There are references in elven mythology to another race of gods. These are gods of evil, with which the Creators fought an endless war. Now known as the Forgotten Ones, even the hahrens know little to nothing about them. According to legend they -- along with the rest of the elven pantheon -- were trapped away from the world at around the time of the fall of Arlathan.

"Only in dreams do we hear whispered the names of Geldauran and Daern'thal and Anaris, for they are the Forgotten Ones, the gods of terror and malice, spite and pestilence." - From the tale of Fen'Harel: The Dread Wolf.
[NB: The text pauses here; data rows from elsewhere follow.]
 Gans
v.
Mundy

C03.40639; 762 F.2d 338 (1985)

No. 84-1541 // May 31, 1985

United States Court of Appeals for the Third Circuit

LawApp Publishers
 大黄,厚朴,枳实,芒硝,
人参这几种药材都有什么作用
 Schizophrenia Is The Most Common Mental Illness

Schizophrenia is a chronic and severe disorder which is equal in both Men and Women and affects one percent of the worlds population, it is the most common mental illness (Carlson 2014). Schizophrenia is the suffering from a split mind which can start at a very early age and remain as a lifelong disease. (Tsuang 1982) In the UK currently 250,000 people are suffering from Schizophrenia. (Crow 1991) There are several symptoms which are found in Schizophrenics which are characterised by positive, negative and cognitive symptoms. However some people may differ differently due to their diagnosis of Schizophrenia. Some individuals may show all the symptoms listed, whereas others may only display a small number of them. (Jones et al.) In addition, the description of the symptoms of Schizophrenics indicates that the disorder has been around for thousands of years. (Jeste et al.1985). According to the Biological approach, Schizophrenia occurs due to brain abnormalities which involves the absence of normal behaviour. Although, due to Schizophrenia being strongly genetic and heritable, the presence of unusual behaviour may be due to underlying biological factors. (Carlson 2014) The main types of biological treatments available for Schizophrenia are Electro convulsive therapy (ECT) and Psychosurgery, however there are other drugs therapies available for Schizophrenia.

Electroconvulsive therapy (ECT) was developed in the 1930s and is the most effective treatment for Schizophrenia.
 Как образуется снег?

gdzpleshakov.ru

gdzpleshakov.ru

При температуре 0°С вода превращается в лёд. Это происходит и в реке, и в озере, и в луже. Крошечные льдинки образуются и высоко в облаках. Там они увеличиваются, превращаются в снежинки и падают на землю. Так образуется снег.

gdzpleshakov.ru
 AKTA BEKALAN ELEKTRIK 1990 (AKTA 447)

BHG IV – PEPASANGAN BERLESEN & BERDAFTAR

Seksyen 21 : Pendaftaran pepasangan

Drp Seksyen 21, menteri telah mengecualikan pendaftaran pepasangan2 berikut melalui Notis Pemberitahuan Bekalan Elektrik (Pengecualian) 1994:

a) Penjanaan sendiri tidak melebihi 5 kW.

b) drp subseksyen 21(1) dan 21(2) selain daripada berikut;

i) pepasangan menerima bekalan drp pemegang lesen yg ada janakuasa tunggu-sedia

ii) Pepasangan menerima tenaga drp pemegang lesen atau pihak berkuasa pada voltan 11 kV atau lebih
Vallaslin: Blood WritingEdit

When a Dalish elf comes of age, they earn the privelege of wearing intricate tattoos representing one of the gods. This is known the blood writing, known as vallaslin in the elven tongue. The actual tattooing is preceeded by meditation on the gods and the ways of the People, and by purifying of the body and the skin. The Keeper of the clan applies the blood writing, and it is done in complete silence. Cries of pain are a sign of weakness; if one cannot tolerate the pain, they are not ready to undertake the responsibilities of an adult. The Keeper may stop the ritual if they decided the person is not ready. This is not looked upon with shame, as all children are different, and the ancient elves once took centuries to come of age. It is unknown whether this is a way of old, or a more recent development.